Compromise will be more difficult for Obama, who by his bellicosity has painted himself into a corner and now has several episodes under his belt where he has said to Putin 'take away the troops or else'. Despite the 'give 'em heck' 'tude, there are mutterings in the US that he has shown himself too weak. By contrast Putin, who is enjoying huge popularity in Russia, has been quoted as saying he is happy with what the Crimean events demonstrated as far as the Russian armed forces were concerned -- good morale, showing positive results of reforms, which may mean he believes he can emerge fairly unscathed with a compromise reached.
The call to Obama was also designed to make Russia look reasonable and eager to see stability return, which will play well in Brussels.

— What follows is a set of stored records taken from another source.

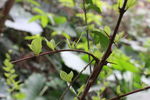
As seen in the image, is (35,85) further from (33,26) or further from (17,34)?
(17,34)

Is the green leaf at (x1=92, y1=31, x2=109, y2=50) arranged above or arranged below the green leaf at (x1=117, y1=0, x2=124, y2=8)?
below

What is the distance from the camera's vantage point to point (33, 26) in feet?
4.77

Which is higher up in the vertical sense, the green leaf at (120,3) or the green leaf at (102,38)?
the green leaf at (120,3)

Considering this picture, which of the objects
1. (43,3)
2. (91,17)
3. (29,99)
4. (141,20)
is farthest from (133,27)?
(29,99)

The remarks about turmoil and the Ukrainian right wing and illegal blockading of Transnistria are for the benefit of the EU, which above all else wants stability, the right and nationalist forces opposed to the EU stamped out, and to keep the gas and oil flowing. So here we have an attempt to put a wedge between the EU and the US, and it was met with lawyerly weasleyness by Obama ['put it in writing'], who must mollify the warmongers at home.

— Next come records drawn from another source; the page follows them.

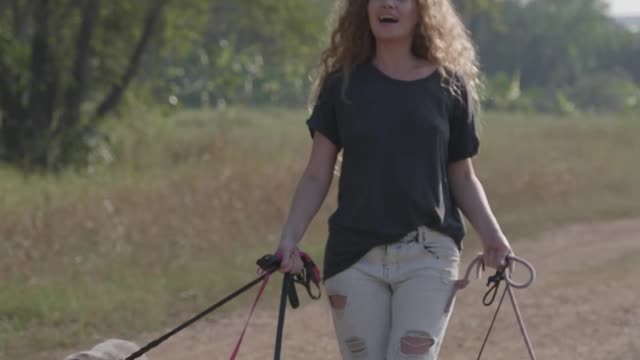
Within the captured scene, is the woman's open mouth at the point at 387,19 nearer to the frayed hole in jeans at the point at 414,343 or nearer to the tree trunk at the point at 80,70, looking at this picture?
the frayed hole in jeans at the point at 414,343

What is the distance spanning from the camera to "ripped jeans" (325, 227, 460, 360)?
4.44 meters

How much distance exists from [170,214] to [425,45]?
8718mm

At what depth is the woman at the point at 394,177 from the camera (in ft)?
14.6

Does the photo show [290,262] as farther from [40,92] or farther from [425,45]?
[40,92]

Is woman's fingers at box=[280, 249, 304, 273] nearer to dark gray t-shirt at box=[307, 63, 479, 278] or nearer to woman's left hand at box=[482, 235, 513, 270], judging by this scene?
dark gray t-shirt at box=[307, 63, 479, 278]

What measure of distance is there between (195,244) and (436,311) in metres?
7.65

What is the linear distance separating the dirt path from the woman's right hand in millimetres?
3503

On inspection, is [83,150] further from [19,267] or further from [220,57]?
[19,267]

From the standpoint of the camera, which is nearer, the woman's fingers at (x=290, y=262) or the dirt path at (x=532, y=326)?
the woman's fingers at (x=290, y=262)

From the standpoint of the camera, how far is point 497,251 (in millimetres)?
4664

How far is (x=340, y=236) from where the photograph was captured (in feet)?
15.0

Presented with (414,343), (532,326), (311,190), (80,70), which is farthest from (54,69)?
(414,343)

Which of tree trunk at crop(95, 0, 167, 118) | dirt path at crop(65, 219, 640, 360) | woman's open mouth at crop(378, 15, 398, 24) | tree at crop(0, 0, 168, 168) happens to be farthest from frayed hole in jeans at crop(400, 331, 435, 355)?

CNN Money article -- and maybe Russia won't lose out even if Ukraine stiffs her on the now-cancelled loan deal that was trumped by promises of western taxpayers' money arriving in wheelbarrows.
Ukraine faces loan repayments on $145bn of dollar debt this year including a scheduled payment next week iirc of at least $1.5bn to Russia for gas delivered in 2013 and part of 2014. If Ukraine defaults on the gas debt in particular, I wonder is it possible that Crimea could be offset against the money, and possibly some other parts of the country too, to spare Tymoshenko the effort of going nuclear. Other creditors will no doubt be mulling the pound of flesh option or holding their sticky hands out for IMF and EU and American money.
Torygrah again:
'There will be no haircuts for creditors under the deal, unlike the EU-IMF formula in Greece and Cyprus. This amounts to a bail-out for Russian state banks [how ironic] and Western funds accused of propping up the previous regime and for vulture funds that bought Ukrainian debt cheaply for quick gain.

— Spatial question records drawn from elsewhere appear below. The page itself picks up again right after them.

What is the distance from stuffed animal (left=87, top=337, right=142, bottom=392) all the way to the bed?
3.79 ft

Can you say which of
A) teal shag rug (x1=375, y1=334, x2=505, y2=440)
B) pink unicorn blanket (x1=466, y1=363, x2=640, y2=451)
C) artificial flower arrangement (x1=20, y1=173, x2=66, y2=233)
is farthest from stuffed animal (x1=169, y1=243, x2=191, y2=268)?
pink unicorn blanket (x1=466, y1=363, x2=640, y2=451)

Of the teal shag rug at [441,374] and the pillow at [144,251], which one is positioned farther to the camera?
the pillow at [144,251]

Tim Ash, from Standard Bank, said: “Ukraine has been the ultimate moral hazard play and it’s cavalier to expect taxpayers to cover this.” [But cover it we all will it seems.]
'Mr Ash said it has been obvious since 2011 that Ukraine was heading for the rocks, yet funds continued to snap up its bonds, betting that the country was “too big and geopolitically important to fail” and would always be bailed out in the end by Russia or the West.'
The big issue, and the reason for the troops on the Russian side of the border, is the US's stubborn idea that NATO must be expanded into eastern Europe despite the successful softer approach of EU economic embrace of eastern European countries and the westernising of political culture in former Soviet Socialist Republics that are now EU members. The reasoning behind the Marshall Plan has been forgotten by Washington, mainly because defence is such a profitable industry but only if the government is paying money for missile systems, etc. A big chunk of the American economy failed to rationalise in the wake of the demise of the USSR. If the Marshall Plan was supposed to work in the face of Stalin's Soviet Union then surely the approach where economies would gradually become strong and intertwined would work when Russia, the US and Europe are all committed to prosperity? The only proper conclusion to draw from Washington's expansionist ambition for NATO is really the one that Russia has drawn -- that the US wants to destroy and loot the Russian Federation and believes it to be weak enough to accomplish this.